Thanks for these three comments. I appreciate your engagement, Olivia, Noel, and Jim. I was thinking the other day about the huge increase in tuition and fees for college in the United States. I wonder whether anyone has done research to directly tie those increases to our massive spending on incarceration… Since a huge proportion of this money is spent at the state level, I think it could be correlated. So, we have huge indebtedness resulting from spending on higher education in the US, which constricts opportunity and choices after accumulating that indebtedness. I think there have been studies correlating this spending with divestment in public education in general. Linda Stout did a successful action with her community in Louisiana many years ago in which they staged a graduation from a community college at the proposed site of a prison and they stopped it. I think Laura’s point about what we lose, what we are not investing in as a result of massive spending and investment in incarceration is a really critical point – we all lose and society suffers. Certainly those incarcerated and their families the most, but it really does hurt us all.
I am inspired by the work of these friends, and I look forward to continue working with them. My meeting (15th St MM) has recently contributed to NYC AFSC’s collaboration with Riverside Church for parole reform, a program co-organized by Lewis Webb. And Laura Magnani speaks and writes movingly about the horrors of mass incarceration.
We all share a responsibility to dismantle the deadly prison-industrial complex. Thank goodness that people are beginning to understand this.
For people with little knowledge of the subject, a superb source of information is Michelle Alexander’s book THE NEW JIM CROW.
Thanks for this. Made me take Tim Newell’s 2000 Swarthmore lecture from the book shelve. He offers his experience as prison governor under the title ‘Forgiving Justice – A Quaker vision for criminal justice ‘. And then Dominic Barter and restorative circles.
I suspect the situation is nurtured by remnants of white entitlement embedded in the virus of colonialism. All colonised countries are contaminated by this curse.
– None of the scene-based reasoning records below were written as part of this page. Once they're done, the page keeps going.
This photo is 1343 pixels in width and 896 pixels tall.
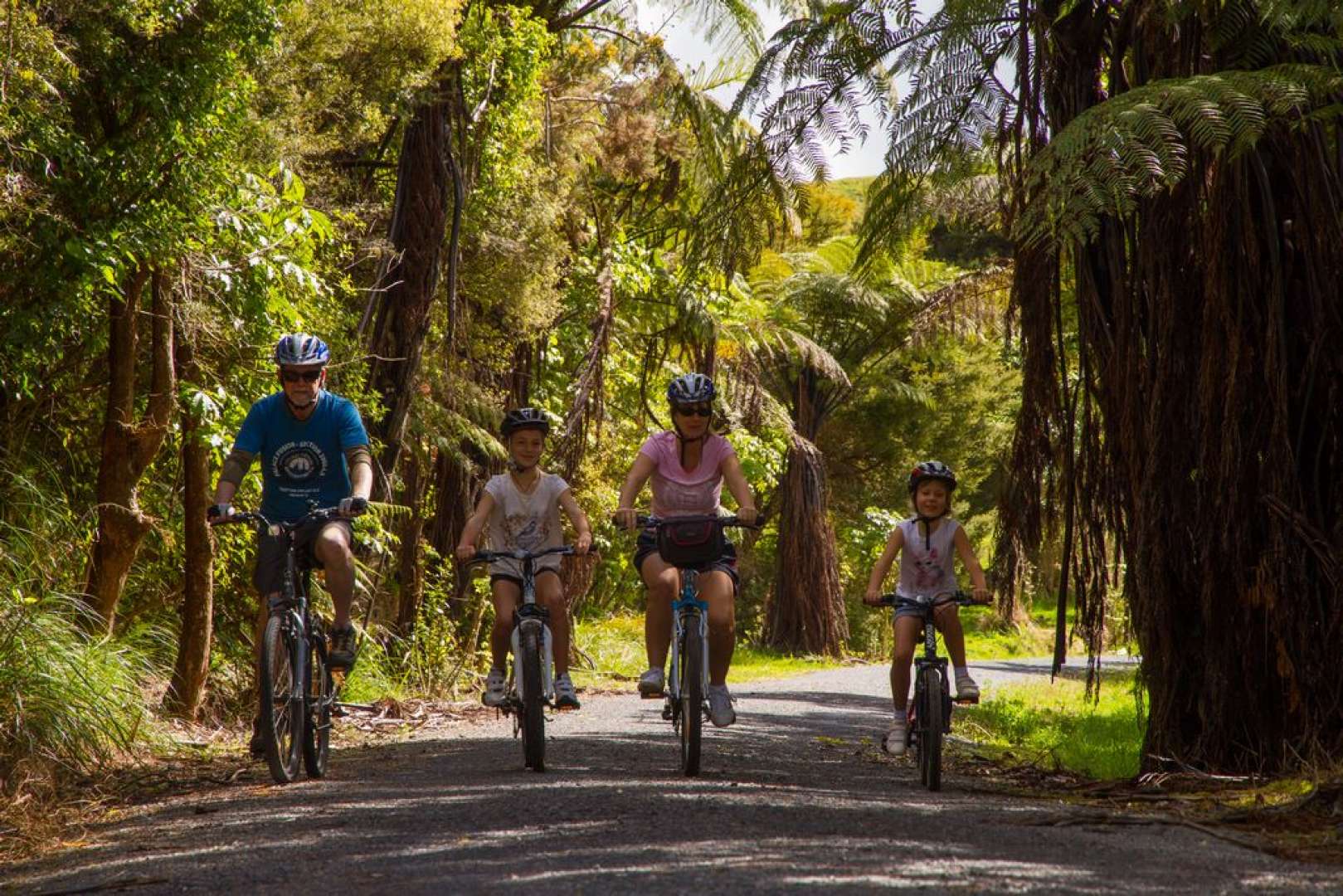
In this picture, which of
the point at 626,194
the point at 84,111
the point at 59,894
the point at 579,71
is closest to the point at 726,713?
the point at 59,894

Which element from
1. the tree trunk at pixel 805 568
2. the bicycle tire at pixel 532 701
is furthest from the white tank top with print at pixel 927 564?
the tree trunk at pixel 805 568

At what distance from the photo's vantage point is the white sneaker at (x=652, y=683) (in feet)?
25.3

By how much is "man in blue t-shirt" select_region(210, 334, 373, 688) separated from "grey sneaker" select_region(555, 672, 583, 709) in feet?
3.48

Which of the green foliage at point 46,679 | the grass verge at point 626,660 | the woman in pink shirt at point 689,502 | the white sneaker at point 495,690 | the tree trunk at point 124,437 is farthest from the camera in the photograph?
the grass verge at point 626,660

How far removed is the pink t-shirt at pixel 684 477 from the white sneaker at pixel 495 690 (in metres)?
1.18

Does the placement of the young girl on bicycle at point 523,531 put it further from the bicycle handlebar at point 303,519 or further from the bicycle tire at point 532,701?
the bicycle handlebar at point 303,519

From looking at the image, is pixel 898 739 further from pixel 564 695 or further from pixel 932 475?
pixel 564 695

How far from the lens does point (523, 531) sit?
26.9 feet

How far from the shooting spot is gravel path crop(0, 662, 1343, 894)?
462 centimetres

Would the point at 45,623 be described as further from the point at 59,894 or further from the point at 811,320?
the point at 811,320

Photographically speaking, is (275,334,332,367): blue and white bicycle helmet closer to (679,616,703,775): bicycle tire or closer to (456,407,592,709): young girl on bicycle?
(456,407,592,709): young girl on bicycle

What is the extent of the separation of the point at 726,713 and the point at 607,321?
11.3 m

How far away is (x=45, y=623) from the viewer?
803 centimetres

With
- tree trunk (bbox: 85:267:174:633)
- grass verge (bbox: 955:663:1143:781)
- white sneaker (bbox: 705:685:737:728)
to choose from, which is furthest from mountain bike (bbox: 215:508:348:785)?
grass verge (bbox: 955:663:1143:781)
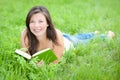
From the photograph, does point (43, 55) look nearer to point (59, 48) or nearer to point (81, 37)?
point (59, 48)

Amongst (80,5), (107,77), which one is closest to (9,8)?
(80,5)

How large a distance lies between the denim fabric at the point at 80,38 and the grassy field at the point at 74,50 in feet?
0.62

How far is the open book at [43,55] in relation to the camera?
333 centimetres

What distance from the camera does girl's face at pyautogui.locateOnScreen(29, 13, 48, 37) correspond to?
3.81 metres

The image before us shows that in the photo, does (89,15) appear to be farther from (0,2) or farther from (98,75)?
(98,75)

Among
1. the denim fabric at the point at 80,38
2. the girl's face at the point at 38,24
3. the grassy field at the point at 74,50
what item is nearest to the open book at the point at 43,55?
the grassy field at the point at 74,50

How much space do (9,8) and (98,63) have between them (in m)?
3.50

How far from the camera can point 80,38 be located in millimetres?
4809

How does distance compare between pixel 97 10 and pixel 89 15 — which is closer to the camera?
pixel 89 15

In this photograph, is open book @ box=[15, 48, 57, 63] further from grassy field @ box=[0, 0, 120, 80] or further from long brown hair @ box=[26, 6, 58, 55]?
long brown hair @ box=[26, 6, 58, 55]

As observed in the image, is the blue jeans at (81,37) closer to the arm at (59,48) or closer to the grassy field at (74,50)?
the grassy field at (74,50)

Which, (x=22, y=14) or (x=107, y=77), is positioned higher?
(x=22, y=14)

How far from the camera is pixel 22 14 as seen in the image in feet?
20.2

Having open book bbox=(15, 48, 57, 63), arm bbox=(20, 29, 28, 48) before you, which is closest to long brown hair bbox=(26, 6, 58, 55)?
arm bbox=(20, 29, 28, 48)
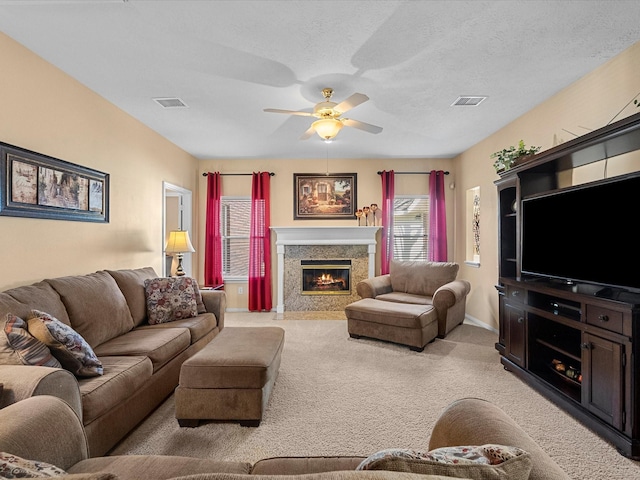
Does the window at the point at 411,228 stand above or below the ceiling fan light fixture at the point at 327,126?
below

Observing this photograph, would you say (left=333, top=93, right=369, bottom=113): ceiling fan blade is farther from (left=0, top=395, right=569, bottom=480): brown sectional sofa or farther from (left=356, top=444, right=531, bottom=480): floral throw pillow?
(left=356, top=444, right=531, bottom=480): floral throw pillow

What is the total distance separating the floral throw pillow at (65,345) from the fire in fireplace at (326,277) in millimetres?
4000

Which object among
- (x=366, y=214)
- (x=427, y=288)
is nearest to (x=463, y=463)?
(x=427, y=288)

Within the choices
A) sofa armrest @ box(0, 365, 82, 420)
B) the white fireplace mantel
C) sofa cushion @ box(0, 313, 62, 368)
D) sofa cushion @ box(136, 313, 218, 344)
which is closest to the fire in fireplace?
the white fireplace mantel

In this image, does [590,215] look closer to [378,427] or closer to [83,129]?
[378,427]

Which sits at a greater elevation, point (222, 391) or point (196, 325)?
point (196, 325)

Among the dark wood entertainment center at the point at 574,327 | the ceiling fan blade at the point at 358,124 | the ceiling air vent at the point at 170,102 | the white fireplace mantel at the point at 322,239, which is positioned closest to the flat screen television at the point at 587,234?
the dark wood entertainment center at the point at 574,327

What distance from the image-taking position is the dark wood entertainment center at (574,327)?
198cm

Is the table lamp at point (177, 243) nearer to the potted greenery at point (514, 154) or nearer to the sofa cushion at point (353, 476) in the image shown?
the potted greenery at point (514, 154)

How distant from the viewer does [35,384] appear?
1.45 metres

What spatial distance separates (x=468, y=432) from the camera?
104cm

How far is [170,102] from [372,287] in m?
3.39

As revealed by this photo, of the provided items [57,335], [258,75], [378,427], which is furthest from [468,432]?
[258,75]

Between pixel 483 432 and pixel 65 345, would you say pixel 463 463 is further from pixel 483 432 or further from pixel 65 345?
pixel 65 345
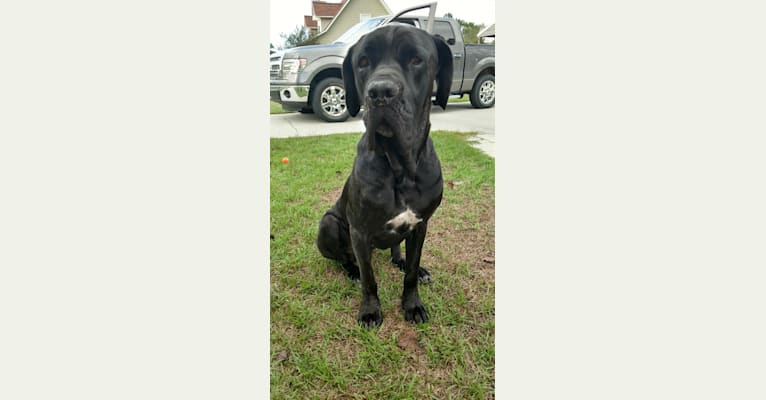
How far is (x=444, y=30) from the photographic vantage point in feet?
6.42

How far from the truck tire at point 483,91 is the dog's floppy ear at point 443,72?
0.28m

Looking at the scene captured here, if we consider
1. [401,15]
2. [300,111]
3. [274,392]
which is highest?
[401,15]

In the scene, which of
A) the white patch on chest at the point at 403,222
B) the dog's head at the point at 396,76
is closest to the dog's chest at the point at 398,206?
the white patch on chest at the point at 403,222

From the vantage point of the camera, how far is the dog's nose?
1.46 meters

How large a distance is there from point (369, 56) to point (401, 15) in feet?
1.31

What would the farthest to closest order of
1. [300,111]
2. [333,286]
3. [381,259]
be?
[300,111]
[381,259]
[333,286]

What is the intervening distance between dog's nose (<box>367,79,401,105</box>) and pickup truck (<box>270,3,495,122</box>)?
1.58 feet

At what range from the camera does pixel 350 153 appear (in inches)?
158

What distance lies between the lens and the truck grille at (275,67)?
2.07 metres

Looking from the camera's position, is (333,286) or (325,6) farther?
(333,286)

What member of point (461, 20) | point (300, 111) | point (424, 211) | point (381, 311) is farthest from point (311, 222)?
point (461, 20)

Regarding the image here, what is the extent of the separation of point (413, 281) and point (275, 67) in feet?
4.97

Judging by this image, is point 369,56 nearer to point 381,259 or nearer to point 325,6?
point 325,6

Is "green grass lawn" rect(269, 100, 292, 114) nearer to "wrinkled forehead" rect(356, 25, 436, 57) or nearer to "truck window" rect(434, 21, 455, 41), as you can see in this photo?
"wrinkled forehead" rect(356, 25, 436, 57)
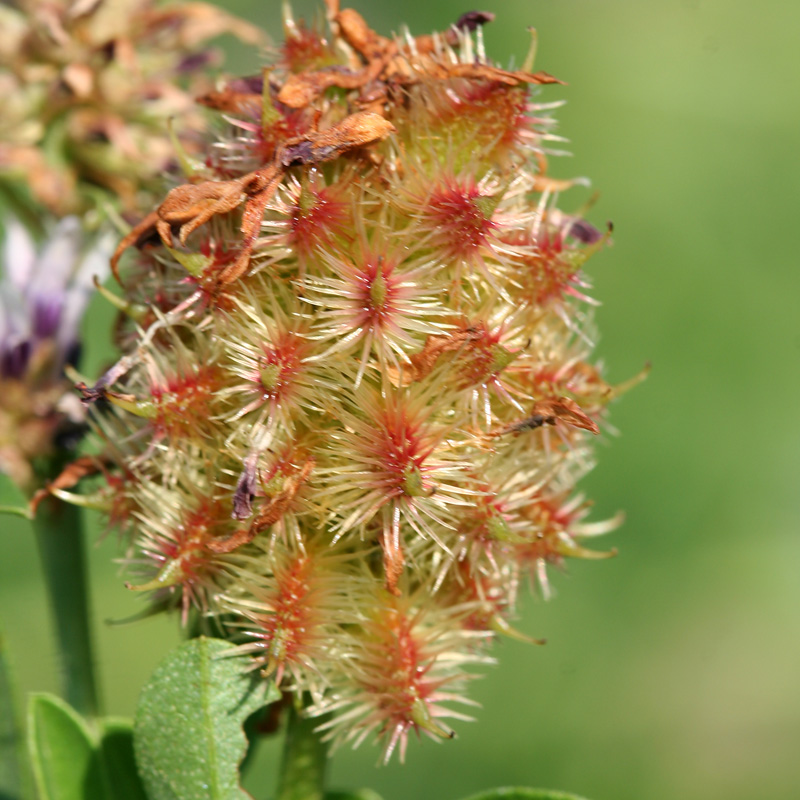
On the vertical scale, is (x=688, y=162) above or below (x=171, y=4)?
above

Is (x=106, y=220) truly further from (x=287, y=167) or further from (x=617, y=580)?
(x=617, y=580)

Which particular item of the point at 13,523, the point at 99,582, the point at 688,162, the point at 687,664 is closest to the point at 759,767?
the point at 687,664

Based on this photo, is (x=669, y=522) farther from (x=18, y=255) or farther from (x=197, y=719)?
(x=197, y=719)

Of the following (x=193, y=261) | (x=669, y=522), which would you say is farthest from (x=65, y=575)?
(x=669, y=522)

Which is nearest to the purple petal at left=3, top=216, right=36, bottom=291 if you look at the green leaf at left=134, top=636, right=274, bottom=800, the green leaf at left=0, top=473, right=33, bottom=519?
the green leaf at left=0, top=473, right=33, bottom=519

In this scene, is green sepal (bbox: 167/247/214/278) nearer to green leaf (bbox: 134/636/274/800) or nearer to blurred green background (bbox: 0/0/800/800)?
green leaf (bbox: 134/636/274/800)

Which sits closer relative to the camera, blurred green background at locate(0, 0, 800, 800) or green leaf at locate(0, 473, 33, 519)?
green leaf at locate(0, 473, 33, 519)
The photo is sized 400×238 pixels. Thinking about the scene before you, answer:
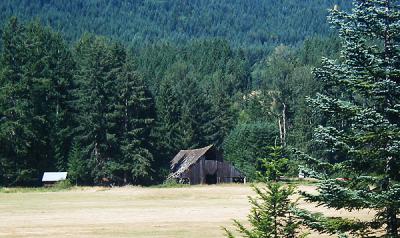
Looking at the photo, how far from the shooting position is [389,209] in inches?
495

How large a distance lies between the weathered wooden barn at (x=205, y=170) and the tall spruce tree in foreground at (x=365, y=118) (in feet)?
243

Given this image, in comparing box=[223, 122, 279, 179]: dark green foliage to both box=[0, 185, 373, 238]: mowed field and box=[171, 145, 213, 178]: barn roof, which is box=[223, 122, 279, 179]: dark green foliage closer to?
box=[171, 145, 213, 178]: barn roof

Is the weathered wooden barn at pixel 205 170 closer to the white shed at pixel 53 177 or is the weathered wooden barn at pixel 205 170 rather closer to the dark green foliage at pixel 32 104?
the white shed at pixel 53 177

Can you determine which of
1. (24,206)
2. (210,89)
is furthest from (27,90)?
(210,89)

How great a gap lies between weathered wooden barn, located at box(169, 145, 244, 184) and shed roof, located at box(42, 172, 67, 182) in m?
14.9

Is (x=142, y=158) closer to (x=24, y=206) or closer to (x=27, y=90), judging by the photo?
(x=27, y=90)

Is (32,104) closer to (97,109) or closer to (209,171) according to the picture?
(97,109)

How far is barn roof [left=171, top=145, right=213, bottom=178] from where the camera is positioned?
8788cm

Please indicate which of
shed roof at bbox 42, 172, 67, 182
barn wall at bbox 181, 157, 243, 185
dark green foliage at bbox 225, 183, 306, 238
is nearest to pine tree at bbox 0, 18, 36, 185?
shed roof at bbox 42, 172, 67, 182

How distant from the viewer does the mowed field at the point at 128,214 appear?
1332 inches

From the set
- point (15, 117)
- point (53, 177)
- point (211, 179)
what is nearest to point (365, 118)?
point (53, 177)

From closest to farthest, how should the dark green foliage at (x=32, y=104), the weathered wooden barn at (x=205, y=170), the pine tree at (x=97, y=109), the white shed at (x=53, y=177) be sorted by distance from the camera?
1. the dark green foliage at (x=32, y=104)
2. the white shed at (x=53, y=177)
3. the pine tree at (x=97, y=109)
4. the weathered wooden barn at (x=205, y=170)

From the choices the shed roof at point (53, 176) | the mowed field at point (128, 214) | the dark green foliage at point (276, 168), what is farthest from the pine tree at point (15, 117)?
the dark green foliage at point (276, 168)

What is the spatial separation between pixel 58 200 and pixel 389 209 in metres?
50.7
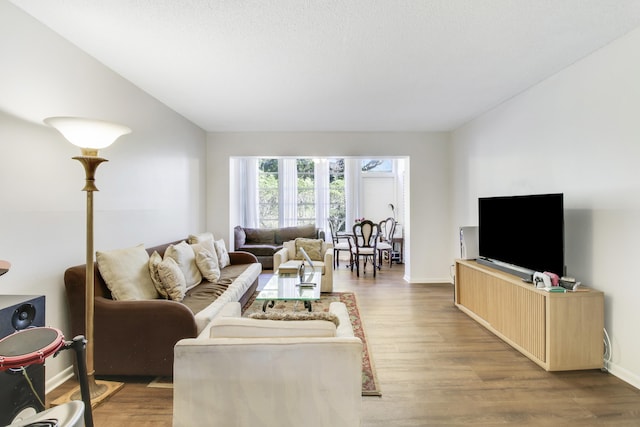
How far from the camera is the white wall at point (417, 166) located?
4875 mm

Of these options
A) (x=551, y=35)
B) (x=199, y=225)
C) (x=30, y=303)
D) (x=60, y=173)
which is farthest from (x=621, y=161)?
(x=199, y=225)

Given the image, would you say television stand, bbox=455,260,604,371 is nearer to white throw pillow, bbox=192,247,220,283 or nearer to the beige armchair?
the beige armchair

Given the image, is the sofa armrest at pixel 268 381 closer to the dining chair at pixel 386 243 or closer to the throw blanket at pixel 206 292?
the throw blanket at pixel 206 292

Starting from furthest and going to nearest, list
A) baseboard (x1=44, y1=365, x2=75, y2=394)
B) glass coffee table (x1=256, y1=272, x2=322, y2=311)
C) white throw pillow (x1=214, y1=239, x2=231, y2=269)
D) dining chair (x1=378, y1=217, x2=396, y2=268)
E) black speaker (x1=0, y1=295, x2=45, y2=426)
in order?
1. dining chair (x1=378, y1=217, x2=396, y2=268)
2. white throw pillow (x1=214, y1=239, x2=231, y2=269)
3. glass coffee table (x1=256, y1=272, x2=322, y2=311)
4. baseboard (x1=44, y1=365, x2=75, y2=394)
5. black speaker (x1=0, y1=295, x2=45, y2=426)

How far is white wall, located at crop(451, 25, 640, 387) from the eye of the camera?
2.11 metres

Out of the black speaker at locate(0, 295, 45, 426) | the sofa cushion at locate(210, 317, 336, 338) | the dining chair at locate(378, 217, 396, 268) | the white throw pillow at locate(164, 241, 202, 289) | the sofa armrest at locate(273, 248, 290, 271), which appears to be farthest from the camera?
the dining chair at locate(378, 217, 396, 268)

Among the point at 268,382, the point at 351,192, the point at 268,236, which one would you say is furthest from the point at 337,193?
the point at 268,382

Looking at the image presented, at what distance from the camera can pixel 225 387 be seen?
1.31 m

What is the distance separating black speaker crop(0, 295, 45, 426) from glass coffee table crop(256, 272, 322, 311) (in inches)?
61.2

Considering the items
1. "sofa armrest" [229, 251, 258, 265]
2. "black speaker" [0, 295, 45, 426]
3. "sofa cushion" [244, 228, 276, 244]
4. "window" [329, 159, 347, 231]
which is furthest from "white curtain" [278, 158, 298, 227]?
"black speaker" [0, 295, 45, 426]

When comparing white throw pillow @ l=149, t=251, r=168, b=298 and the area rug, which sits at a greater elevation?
white throw pillow @ l=149, t=251, r=168, b=298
Perhaps we need to stop pruning the edges and concentrate on removing the root.
For example, in Australia the most disadvantaged are the First Nations people and they are most imprisoned indigenous people on Earth.
This is a country that has the audacity to claim that it is “….the land of the ‘Fair Go'”.
May we walk the path of Equity and genuine remorse.
This video is a vital response to mass incarceration. Recently, I read Douglas Blackmon’s book Slavery By Another Name. With each chapter, the realization hit me hard that we’re still doing this–I read about horrific cruelty committed against African Americans from the 1870s through to the 1940s in deeply racist areas of country. It was carried out by judges, sheriffs, politicians up to and including governors, and business owners. Present-day mass incarceration is a continuation of that legacy.